In order for this argument to be sound, at least three things need to be true. Firstly, it must be the case that the vaccine will not harm me. Secondly, it must be the case that the vaccine will do my neighbor no harm. Thirdly, it must be the case that my decision to get vaccinated is not due to me having been manipulated, deceived, guilt-tripped, or coerced.

These three situations must be true in order for this syllogism to be sound. For in the first case, if I knowingly get vaccinated with a drug that will render me unable to fulfill the vocations which God has given me, then I am willingly abdicating my divinely ordained responsibilities (e.g. being a husband, father, worker, teacher, etc). Willingly getting vaccinated, in this instance, would not be an act of love toward God or my neighbor because it would render me incapable of worshiping God as he has commanded by making my body incapable of doing what is necessary to ensure no harm comes to my neighbor. In a word, if getting vaccinated renders me incapable of doing what is necessary to ensure no harm comes to my neighbor, then it is not an act of love toward God or my neighbor.

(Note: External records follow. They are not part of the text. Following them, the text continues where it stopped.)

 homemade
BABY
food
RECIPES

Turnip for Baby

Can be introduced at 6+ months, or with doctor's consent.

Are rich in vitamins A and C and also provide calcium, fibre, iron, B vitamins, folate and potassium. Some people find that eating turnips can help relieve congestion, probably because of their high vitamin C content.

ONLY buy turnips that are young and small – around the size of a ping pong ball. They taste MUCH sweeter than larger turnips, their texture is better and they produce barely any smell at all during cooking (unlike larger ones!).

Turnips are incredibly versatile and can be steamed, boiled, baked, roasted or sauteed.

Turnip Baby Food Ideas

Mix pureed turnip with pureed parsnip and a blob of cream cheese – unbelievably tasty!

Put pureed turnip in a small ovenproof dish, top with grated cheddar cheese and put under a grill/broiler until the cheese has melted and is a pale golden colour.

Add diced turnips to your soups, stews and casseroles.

In the second case, if getting vaccinated does harm to my neighbor then it is an act that is loving toward neither God nor my neighbor. Physical harm is not the only harm that one can do to his neighbor, so even if we assume that the vaccine will not physically harm me or anyone else, there is still the danger of harming my neighbor socially. If getting vaccinated entails being publicly praised and retaining my God-given rights, and not getting vaccinated entails being publicly shamed and having my God-given rights suppressed, then getting vaccinated entails socially, and eventually physically, harming my neighbor who will not get vaccinated. For if my neighbor’s God-given rights are suppressed, then he is hindered from loving God by performing the vocations God has given him in order to love God and love his neighbor.

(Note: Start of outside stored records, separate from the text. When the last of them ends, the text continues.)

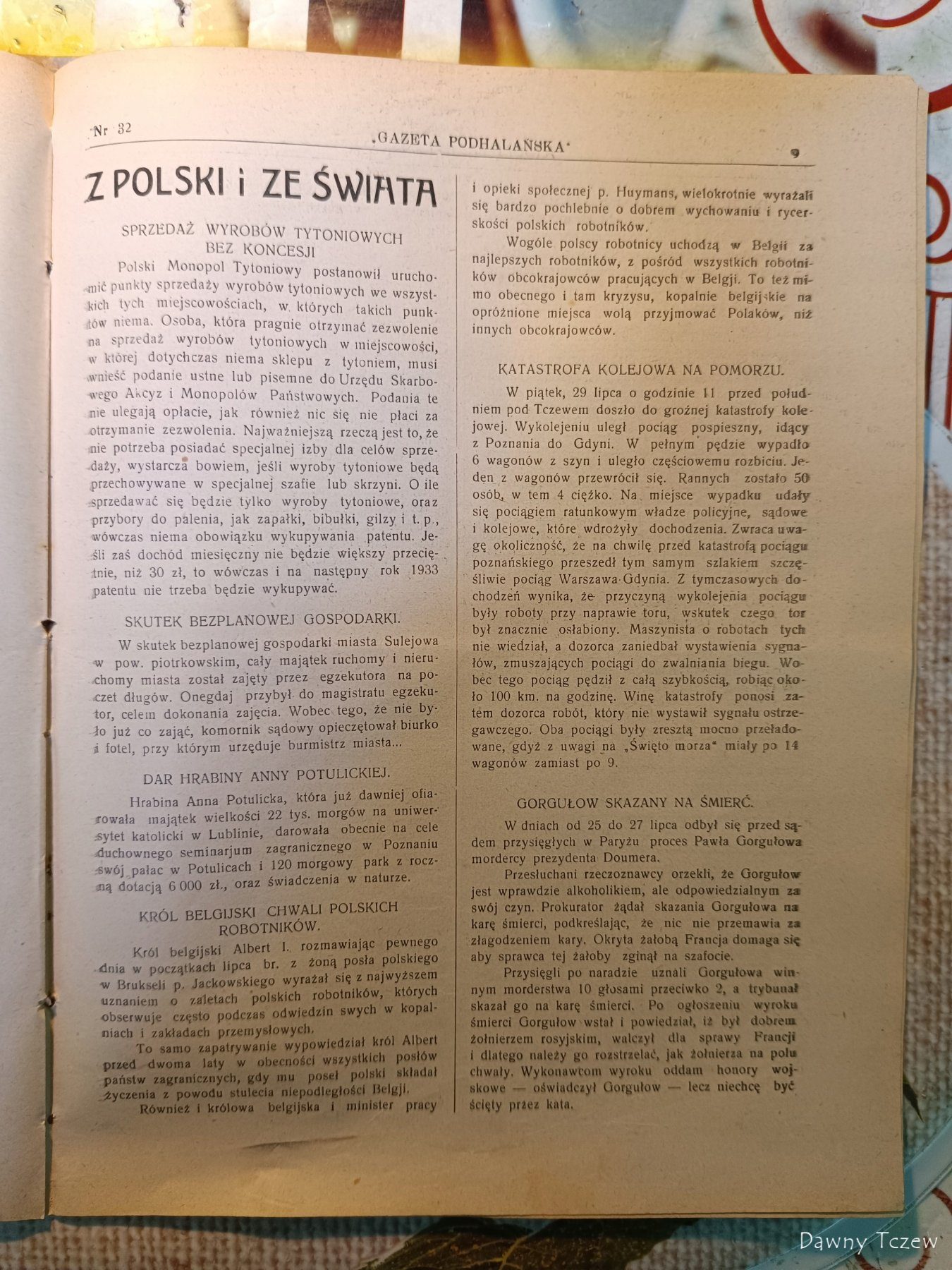 Nr 32 „GAZETA PODHALAŃSKA" 9

Z POLSKI i ZE ŚWIATA

SPRZEDAŻ WYROBÓW TYTONIOWYCH BEZ KONCESJI

Polski Monopol Tytoniowy postanowił uruchomić punkty sprzedaży wyrobów tytoniowych we wszystkich tych miejscowościach, w których takich punktów niema. Osoba, która pragnie otrzymać zezwolenie na sprzedaż wyrobów tytoniowych w miejscowości, w której dotychczas niema sklepu z tytoniem, musi wnieść podanie ustne lub pisemne do Urzędu Skarbowego Akcyz i Monopolów Państwowych. Podania te nie ulegają opłacie, jak również nic się nie płaci za otrzymanie zezwolenia. Najważniejszą rzeczą jest to, że nie potrzeba posiadać specjalnej izby dla celów sprzedaży, wystarcza bowiem, jeśli wyroby tytoniowe będą przechowywane w specjalnej szafie lub skrzyni. O ile sprzedawać się będzie tylko wyroby tytoniowe, oraz przybory do palenia, jak zapałki, bibułki, gilzy i t. p., wówczas niema obowiązku wykupywania patentu. Jeśli zaś dochód miesięczny nie będzie większy przeciętnie, niż 30 zł, to wówczas i na następny rok 1933 patentu nie trzeba będzie wykupywać.

SKUTEK BEZPLANOWEJ GOSPODARKI.

W skutek bezplanowej gospodarki miasta Sulejowa w pow. piotrkowskim, cały majątek ruchomy i nieruchomy miasta został zajęty przez egzekutora na poczet długów. Onegdaj przybył do magistratu egzekutor, celem dokonania zajęcia. Wobec tego, że nie było już co zająć, komornik sądowy opieczętował biurko i fotel, przy którym urzęduje burmistrz miasta...

DAR HRABINY ANNY POTULICKIEJ.

Hrabina Anna Potulicka, która już dawniej ofiarowała majątek wielkości 22 tys. morgów na uniwersytet katolicki w Lublinie, darowała obecnie na cele duchownego seminarjum zagranicznego w Poznaniu swój pałac w Potulicach i 120 morgowy park z roczną dotacją 6 000 zł., oraz świadczenia w naturze.

KRÓL BELGIJSKI CHWALI POLSKICH ROBOTNIKÓW.

Król belgijski Albert I. rozmawiając pewnego dnia w początkach lipca br. z żoną posła polskiego w Brukseli p. Jackowskiego wyrażał się z najwyższem uznaniem o zaletach polskich robotników, których obserwuje często podczas odwiedzin swych w kopalniach i zakładach przemysłowych.

To samo zapatrywanie wypowiedział król Albert przed dwoma laty w obecności wszystkich posłów państw zagranicznych, gdy mu poseł polski składał życzenia z powodu stulecia niepodległości Belgji.

Również i królowa belgijska i minister pracy i opieki społecznej p. Huymans, wielokrotnie wyrażali się bardzo pochlebnie o dobrem wychowaniu i rycerskości polskich robotników.

Wogóle polscy robotnicy uchodzą w Belgji za najlepszych robotników, z pośród wszystkich robotników obcokrajowców pracujących w Belgji. To też mimo obecnego i tam kryzysu, kopalnie belgijskie na opróżnione miejsca wolą przyjmować Polaków, niż innych obcokrajowców.

KATASTROFA KOLEJOWA NA POMORZU.

W piątek, 29 lipca o godzinie 11 przed południem pod Tczewem doszło do groźnej katastrofy kolejowej. Wykolejeniu uległ pociąg pospieszny, idący z Poznania do Gdyni. W pełnym pędzie wypadło 6 wagonów z szyn i uległo częściowemu rozbiciu. Jeden z wagonów przewrócił się. Rannych zostało 50 osób, w tem 4 ciężko. Na miejsce wypadku udały się pociągiem ratunkowym władze policyjne, sądowe i kolejowe, które wdrożyły dochodzenia. Zwraca uwagę okoliczność, że na chwilę przed katastrofą pociągu poznańskiego przeszedł tym samym szlakiem szczęśliwie pociąg Warszawa-Gdynia. Z tymczasowych dochodzeń wynika, że przyczyną wykolejenia pociągu były roboty przy naprawie toru, wskutek czego tor był znacznie osłabiony. Maszynista o robotach tych nie wiedział, a dozorca zaniedbał wystawienia sygnałów, zmuszających pociągi do zwalniania biegu. Wobec tego pociąg pędził z całą szybkością, robiąc około 100 km. na godzinę. Winę katastrofy ponosi zatem dozorca robót, który nie wystawił sygnału ostrzegawczego. Oba pociągi były zresztą mocno przeładowane, gdyż z uwagi na „Święto morza" miały po 14 wagonów zamiast po 9.

GORGUŁOW SKAZANY NA ŚMIERĆ.

W dniach od 25 do 27 lipca odbył się przed sądem przysięgłych w Paryżu proces Pawła Gorgułowa mordercy prezydenta Doumera.

Przesłuchani rzeczoznawcy orzekli, że Gorgułow jest wprawdzie alkoholikiem, ale odpowiedzialnym za swój czyn. Prokurator żądał skazania Gorgułowa na karę śmierci, podkreślając, że nic nie przemawia za złagodzeniem kary. Okryta żałobą Francja domaga się aby sprawca tej żałoby zginął na szafocie.

Przysięgli po naradzie uznali Gorgułowa winnym morderstwa 10 głosami przeciwko 2, a trybunał skazał go na karę śmierci. Po ogłoszeniu wyroku śmierci Gorgułow wstał i powiedział, iż był dobrem żołnierzem rosyjskim, walczył dla sprawy Francji i dlatego należy go rozstrzelać, jak żołnierza na polu chwały. Wykonawcom wyroku oddam honory wojskowe — oświadczył Gorgułow — lecz niechcę być ścięty przez kata.

Dawny Tczew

In the third case, if I get vaccinated because I have been manipulated, deceived, guilt-tripped, or coerced, then I have not acted in accordance with the truth. I have placed obedience to men on a par with, or above, obedience to God and, thereby, have engaged in idolatry. The duty to love God with all of my mind requires me to rationally assess my circumstances, and determine what actions I can or cannot take in order to achieve a goal that will directly or indirectly assist me in not doing my neighbor any harm. If I don’t do this, but instead succumb to the pressure to get vaccinated, I am not acting in accordance with the truth, and consequently not loving God or my neighbor.

Conclusion

Even if the vaccine is safe and effective, loving my neighbor requires me to love God, and loving God requires me to act not in submission to governmental mandates, media manipulators, or frantic family members, but in submission to the Lord God of Truth. If I am being told to succumb to bribes, manipulative emotional outbursts, coercive mandates, and so on, then I am being told to commit idolatry by not subjecting myself to the truth. I don’t have to demonstrate that the vaccines are not safe and effective, in other words, in order to justify not getting vaccinated. If I love God and my neighbor, then I will not obey another authority placing himself above God by forcing me to forgo the reasoning process requisite to making a good and God-honoring decision. If I love God and my neighbor, then I will not get vaccinated if that entails the ostracization of my neighbor because he is convinced that the vaccine is not safe and effective.

Those who are arguing that it is unloving – i.e. sinful – to not “get the jab” are engaging in behavior that is unloving toward their neighbors and God. This is not because they are promoting vaccination per se, but because they are twisting Scripture, disregarding truth, placing the desires of men above the revealed will of God, and placing love for God and love for one’s neighbor in contradiction to one another in their attempt to get their neighbors vaccinated. This is evil and must be rejected and refuted. Christians are to obey God rather than men, and God commands us to rationally assess our life situations in order to make decisions that are good for our neighbor’s well-being, and which bring God glory.